I could be wrong, downgrading is probably more stabilized now


----------



## PaBo (Mar 8, 2016)

Jack54782 said:


> o fuck here come the noobs



says someone, who lists his "gaming pc" as "Gaming PC Windows 10 1TB 8GB RAM" ...


----------



## JustAKirby (Mar 8, 2016)

I genuinely fell sorry for Nintendo.
(wont stop me from hacking though )


----------



## AileenLumina (Mar 8, 2016)

SonyUSA said:


> There was never a brick wave in the first place


It's rather a n00b wave

But they're taking longer than usual. Are they waiting for something?


----------



## VinsCool (Mar 8, 2016)

Neru said:


> Another brick wave incoming?


No brick reported so far from all the people (including myself) who tried it.

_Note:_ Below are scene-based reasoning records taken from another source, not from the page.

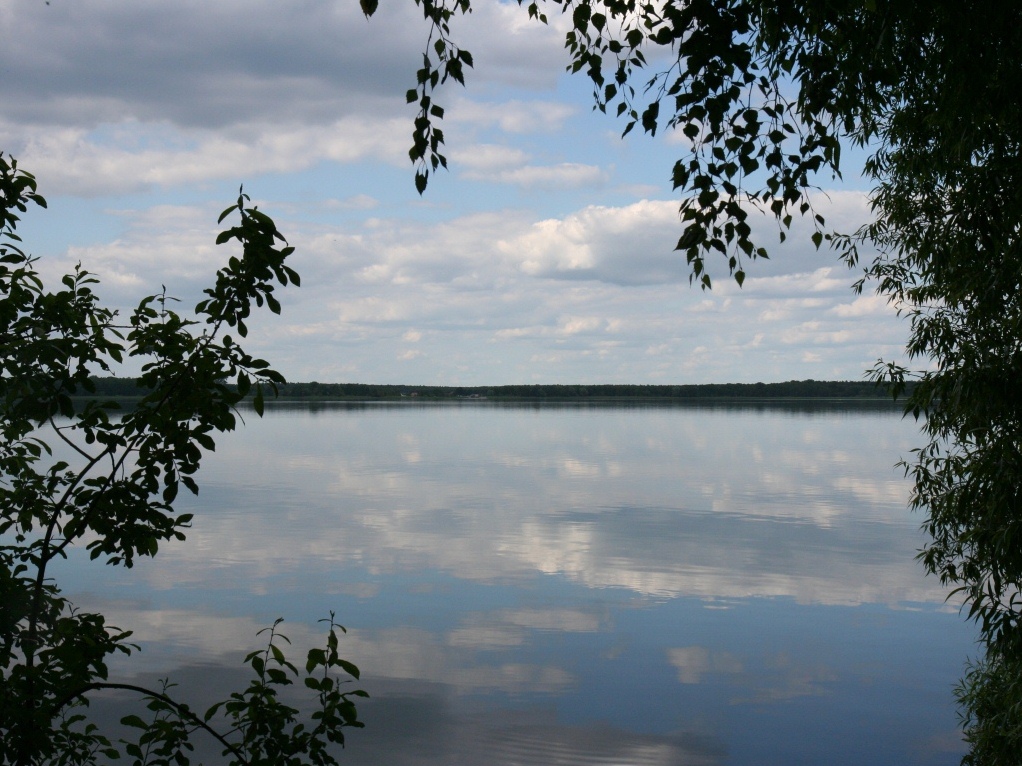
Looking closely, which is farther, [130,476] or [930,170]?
[930,170]

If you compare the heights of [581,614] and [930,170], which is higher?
[930,170]

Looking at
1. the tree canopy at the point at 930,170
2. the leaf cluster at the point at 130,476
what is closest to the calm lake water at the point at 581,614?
the tree canopy at the point at 930,170

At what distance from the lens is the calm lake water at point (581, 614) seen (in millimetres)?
9305

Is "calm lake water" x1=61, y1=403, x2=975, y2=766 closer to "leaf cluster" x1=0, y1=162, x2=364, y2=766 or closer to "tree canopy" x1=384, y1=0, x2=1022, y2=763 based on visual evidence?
"tree canopy" x1=384, y1=0, x2=1022, y2=763

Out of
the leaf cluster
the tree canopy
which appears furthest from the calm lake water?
the leaf cluster

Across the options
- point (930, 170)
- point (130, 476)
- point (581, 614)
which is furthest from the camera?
point (581, 614)

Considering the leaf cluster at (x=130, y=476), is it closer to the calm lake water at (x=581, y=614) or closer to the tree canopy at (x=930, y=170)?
the tree canopy at (x=930, y=170)

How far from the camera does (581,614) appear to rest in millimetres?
13336

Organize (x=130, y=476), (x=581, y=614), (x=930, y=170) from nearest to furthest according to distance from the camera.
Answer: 1. (x=130, y=476)
2. (x=930, y=170)
3. (x=581, y=614)

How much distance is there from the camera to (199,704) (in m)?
9.41

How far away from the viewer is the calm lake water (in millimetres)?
9305

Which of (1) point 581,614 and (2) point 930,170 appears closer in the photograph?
(2) point 930,170

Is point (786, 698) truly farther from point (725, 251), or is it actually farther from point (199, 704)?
point (725, 251)

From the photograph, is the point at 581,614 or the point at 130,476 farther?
the point at 581,614
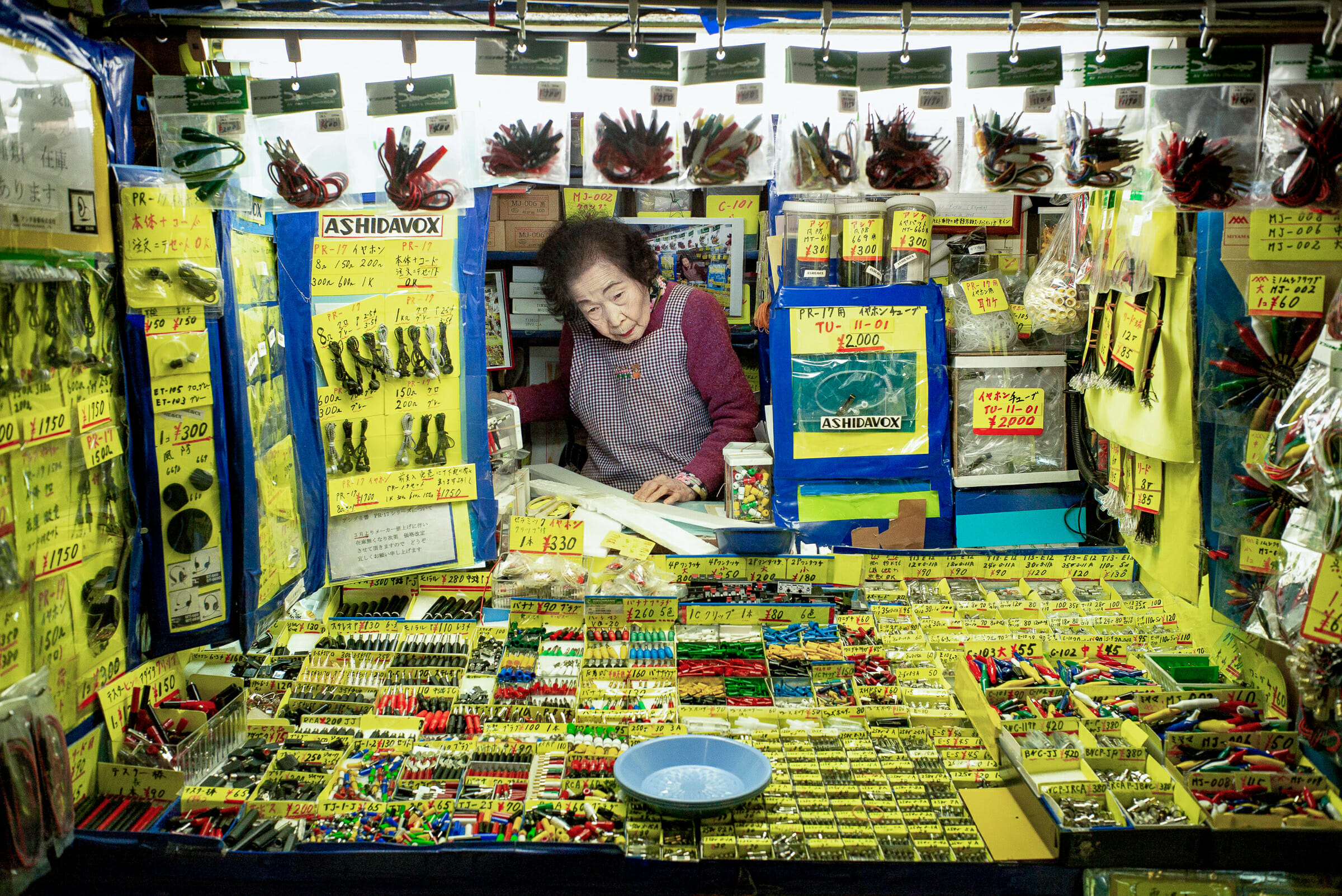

It worked perfectly. It seems even more stable compared to the previous memchunkhax2 version!


----------



## Tacosaregood (Mar 8, 2016)

Guys I leaked the changelog for the next update.


----------



## EarlAB (Mar 8, 2016)

Meh. My 3DS is already on 9.2 but the battery is fucked so I'm going to use it as a flashlight for now.


----------



## marcur1995 (Mar 8, 2016)

hey all, just first time trying this, i have been searching... and i downloaded 2 files:sysUpdater.3dsx and sysUpdater.smdh
Also want to say that i never touched my 2ds to do this kind of thinks so i guess its important to know and also the docnumets are for the 10.6 to 9.2 version.
what i have to do next? 
srry bad english, eny link video its ok.


----------



## viral777 (Mar 8, 2016)

Jack54782 said:


> o fuck here come the noobs


And how is that a problem? Bringing in new members, letting ask questions is only going to bring a benefit to this website. The more population the better. No more "Muk sekret club"


----------



## ric. (Mar 8, 2016)

viral777 said:


> And how is that a problem? Bringing in new members, letting ask questions is only going to bring a benefit to this website. The more population the better. No more "Muk sekret club"


That's hardly the problem. 
The problem comes when we get swarmed with noobs who expect to be spoonfed and can't be bothered to read the rules and do research on their own. Instead they spam the forums with useless threads about downgrades or piracy,  filling up the home brew development section with nothing but pointless garbage when there's already a noob paradise thread.


----------



## jimmyleen (Mar 8, 2016)

Tacosaregood said:


> Guys I leaked the changelog for the next update.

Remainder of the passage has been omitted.